The relevant Gospel passage is Mt 19:3ff., cf. also Mk 10:2ff. (For Pope John Paul on this passage, go here): “And Pharisees came up to him and tested him by asking: ‘Is it lawful to divorce one’s wife for any cause?’ He answered: ‘Have you not read that he who made them from the beginning made them male and female, and said, ‘For this reason a man shall leave his father and mother and be joined to his wife, and the two shall become one flesh’? So they are no longer two but one flesh. What therefore God has joined together, let not man put asunder.'” Jesus then makes it plain that divorce is not a permissible option, whatever Jewish tradition may allow.
So it’s a matter of obedience. There is also the question of what would happen if we opened the floodgates. Every stage towards the liberalisation of divorce in civil society has led firstly to the further destabilisation of marriage and then to the consequent destabilisation of society. If that were to be reproduced within the Church, it would be a catastrophe.
The Church is between a rock and a hard place on this, as on many other issues. Its pastoral instincts are with its people. But it cannot be pastoral to be disobedient: we need to be in the habit, far more than we are, of regarding these difficult questions sub specie aeternitatis, in the context of eternity.
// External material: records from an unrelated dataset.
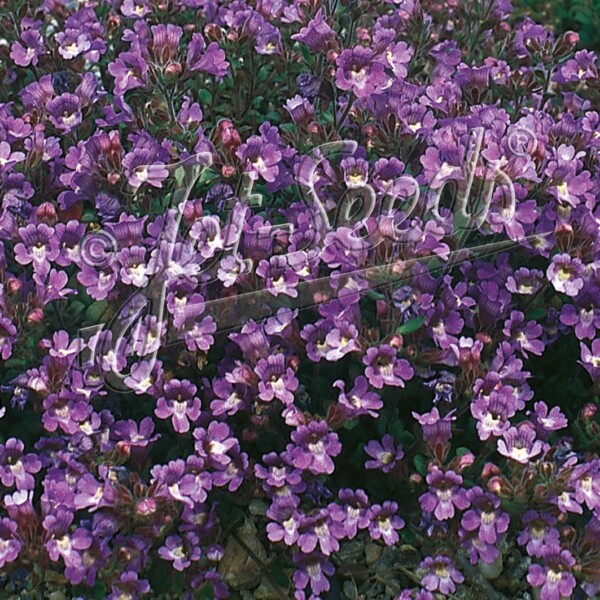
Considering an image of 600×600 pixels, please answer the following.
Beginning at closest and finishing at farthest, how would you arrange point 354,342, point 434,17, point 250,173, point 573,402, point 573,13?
point 354,342, point 250,173, point 573,402, point 434,17, point 573,13

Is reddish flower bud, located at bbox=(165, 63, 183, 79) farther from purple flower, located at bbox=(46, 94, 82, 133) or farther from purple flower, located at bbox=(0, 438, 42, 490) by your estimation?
purple flower, located at bbox=(0, 438, 42, 490)

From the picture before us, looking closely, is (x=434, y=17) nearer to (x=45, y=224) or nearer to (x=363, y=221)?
(x=363, y=221)

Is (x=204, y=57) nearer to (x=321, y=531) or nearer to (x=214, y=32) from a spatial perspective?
(x=214, y=32)

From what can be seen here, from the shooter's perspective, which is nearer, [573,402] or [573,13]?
[573,402]

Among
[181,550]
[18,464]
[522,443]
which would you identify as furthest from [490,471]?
[18,464]

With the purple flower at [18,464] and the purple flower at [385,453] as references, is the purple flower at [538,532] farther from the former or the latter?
the purple flower at [18,464]

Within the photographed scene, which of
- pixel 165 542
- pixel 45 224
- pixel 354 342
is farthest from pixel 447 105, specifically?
pixel 165 542
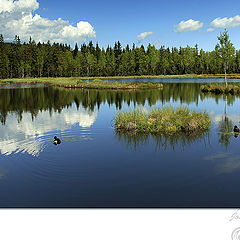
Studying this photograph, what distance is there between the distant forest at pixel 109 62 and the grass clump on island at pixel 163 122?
125 metres

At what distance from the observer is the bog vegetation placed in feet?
461

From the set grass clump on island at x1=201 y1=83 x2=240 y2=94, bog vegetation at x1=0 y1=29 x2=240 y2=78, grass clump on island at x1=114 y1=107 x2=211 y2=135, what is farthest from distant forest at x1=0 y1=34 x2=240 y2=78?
grass clump on island at x1=114 y1=107 x2=211 y2=135

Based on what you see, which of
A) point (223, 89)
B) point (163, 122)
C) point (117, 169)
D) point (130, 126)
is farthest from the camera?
point (223, 89)

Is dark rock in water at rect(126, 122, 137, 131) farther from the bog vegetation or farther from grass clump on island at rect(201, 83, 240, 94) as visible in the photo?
the bog vegetation

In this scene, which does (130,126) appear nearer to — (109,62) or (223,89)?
(223,89)

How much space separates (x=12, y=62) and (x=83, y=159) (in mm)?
132723

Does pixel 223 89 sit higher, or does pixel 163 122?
pixel 223 89

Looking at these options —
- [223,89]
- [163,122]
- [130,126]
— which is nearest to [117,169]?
[130,126]

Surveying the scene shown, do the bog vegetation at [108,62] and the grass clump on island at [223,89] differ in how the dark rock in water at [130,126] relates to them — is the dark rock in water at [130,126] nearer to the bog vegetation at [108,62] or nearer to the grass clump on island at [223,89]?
the grass clump on island at [223,89]

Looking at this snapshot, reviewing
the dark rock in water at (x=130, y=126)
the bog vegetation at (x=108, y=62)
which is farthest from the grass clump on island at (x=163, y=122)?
the bog vegetation at (x=108, y=62)

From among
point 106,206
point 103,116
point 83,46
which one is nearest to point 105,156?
point 106,206

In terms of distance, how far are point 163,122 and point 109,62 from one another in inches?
5673

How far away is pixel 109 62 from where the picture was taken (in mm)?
161375

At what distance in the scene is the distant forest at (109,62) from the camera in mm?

The Church rightly encourages divorcees to be part of the life of the Church: our duty, after all, is to be present at the Eucharistic assembly on days of obligation, not necessarily to receive Holy Communion (which we arguably do too often these days, anyway: but that’s another subject). Their situation is a difficult one. But we all have problems of one kind or another. Whoever said that being a Catholic is easy?